Leb wohl, du schöne Welt!

In wenigen Stunden startet der Event, auf den ich seit Wochen, wenn nicht seit Monaten, hingefiebert habe: der Nanowrimo. Zum achtzehnten Mal nehme ich in diesem Jahr teil, aber auch wenn mein Nano damit volljährig wird, freue ich mich da doch jedes Jahr aufs Neue drauf wie ein kleines Kind. Während anderswo Halloween gefeiert wird, sitze ich über den letzten Vorbereitungen  für mich und meine beiden Romane sowie für das Tintenzirkel-Forum. Die tägliche Statistik für in diesem Jahr fünfundachtzig Teilnehmer:innen gehört ebenso dazu wie die akribische Planung, wie die ersten Sätze in jedem Projekt lauten werden. Vor allem aber verbringe ich ein letztes bisschen Qualitätszeit mit meinem Mann. Traditionell gehen wir am 31. Oktober indisch essen, und das ganze steht unter dem Motto »Leb wohl, du schöne Welt!« – denn von der Welt im Großem und meinem Mann im Kleinen werde ich im November herzlich wenig zu sehen bekommen.

Ich nehme den Nanowrimo ernst.

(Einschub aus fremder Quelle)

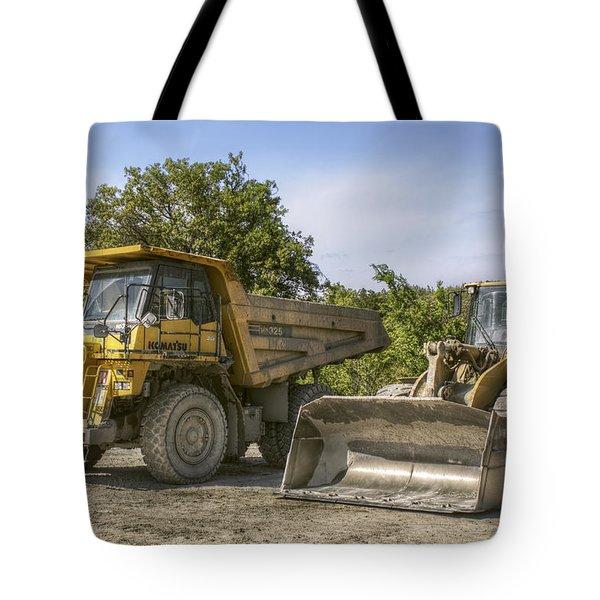 Heavy Equipment - Komatsu - Cat Tote Bag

Wer mich kennt, findet, ich nehme ihn zu ernst. Selbst einige Leute, die schon mal oder jedes Jahr den Nanowrimo geschrieben haben, finden das – ich ordne einen Monat lang dem Schreiben alles unter. Schränke meine sozialen Kontakte ein, reduziere alle Aktivitäten, die nicht Schreiben sind, und verbringe im Schnitt acht Stunden am Tag nur mit meinen Büchern – nicht nur mit dem Schreiben, sondern auch mit intensivem Plotten, mit Lesen des bisher geschriebenen, und mit der Zeit nachts vor dem Einschlafen, die bei mir schon mal zwei Stunden dauern kann, während derer ich in meinen Geschichten spazieren gehe und versuche, das zu Schreibende für den nächsten Tag auf die Reihe zu bekommen. Und dazu kommt natürlich auch noch die Forenadministration, die Statistik, die Betreuung und Seelsorge für Dutzende von Autor:innen, die alle in der gleichen Situation sind …

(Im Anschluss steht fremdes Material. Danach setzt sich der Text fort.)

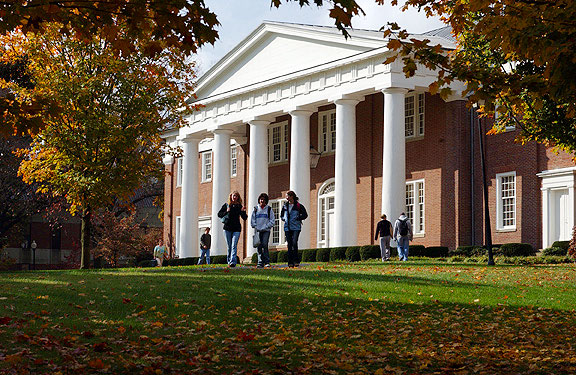 Centre College Ranked Highly in Latest U.S. News Report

Es ist gut, dass der Nanowrimo nur einen Monat dauert, denn in der letzten Woche gehe ich üblicherweise völlig auf dem Zahnfleisch. Dabei tue ich nichts anderes, als ein normaler Vollzeitarbeiter das ganze Jahr über tut: Ich verbringe den ganzen Tag mit meiner Arbeit. Aber ich tue das sieben Tage die Woche, ich erlaube mir keinen freien Tag, sondern arbeite durch, und ja, das geht an die Substanz, selbst einem gesunden Menschen, und ich bin, leider, kein gesunder Mensch. Trotzdem lasse ich mir den Nano nicht nehmen, auf meine Weise, mit vollem Engagement. Und im achtzehnten Jahr habe ich meine Tricks und Kniffe, um selbst in diese Ausnahmezeit so etwas wie Routine zu bringen.

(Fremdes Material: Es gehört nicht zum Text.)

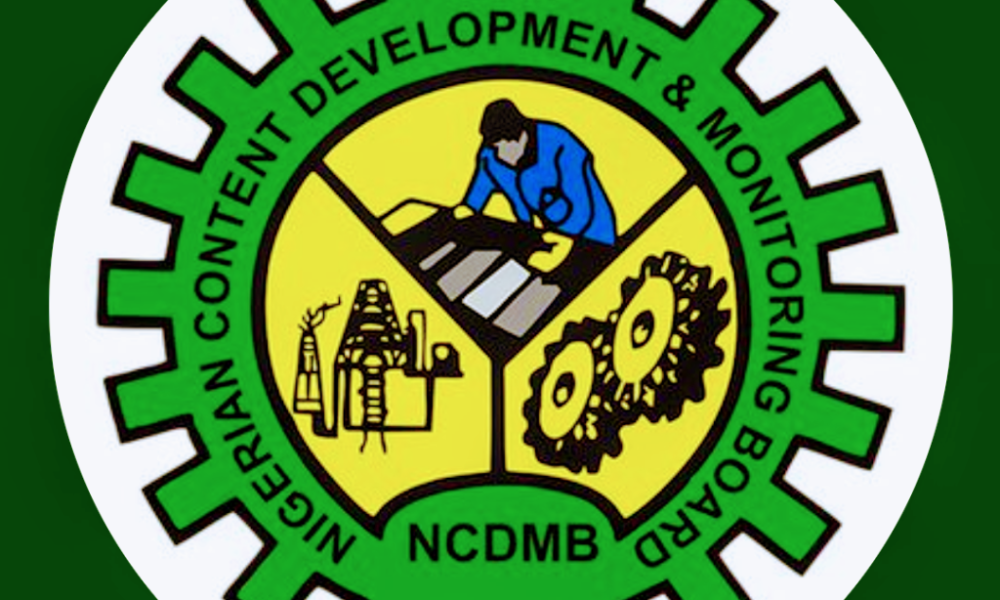 NCDMB To Hold Virtual Oil And Gas Opportunity Fair | Investors King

Das geht mit dem richtigen Arbeitsort los. Meinen Nanowrimo schreibe ich nämlich am liebsten im Bett, mit dem Laptop auf dem Schoß, eingekuschelt in meiner dicken warmen Winterdecke. Heute habe ich die Betten frisch bezogen und dafür auch das Winterbettzeug wieder ausgepackt. Ja, natürlich habe ich ein wirklich schönes Arbeitszimmer, einen großen Schreibtisch, einen ergonomischen Bürostuhl – aber was hilft das, wenn mir die besten Ideen im Bett kommen? Im Nano verlasse ich es den größten Teil des Tages über nicht. Ich habe ein ergonomisches Keilkissen für meinen Rücken, eine Matratze, die darauf ausgelegt ist, dass ich nicht nur drauf liege, sondern genauso viel drauf sitze, ich habe meine Musik auf den Ohren und mein liebstes Parfum in der Nase und kann mich ganz in meine Geschichte fallenlassen. So schreibe ich am Besten.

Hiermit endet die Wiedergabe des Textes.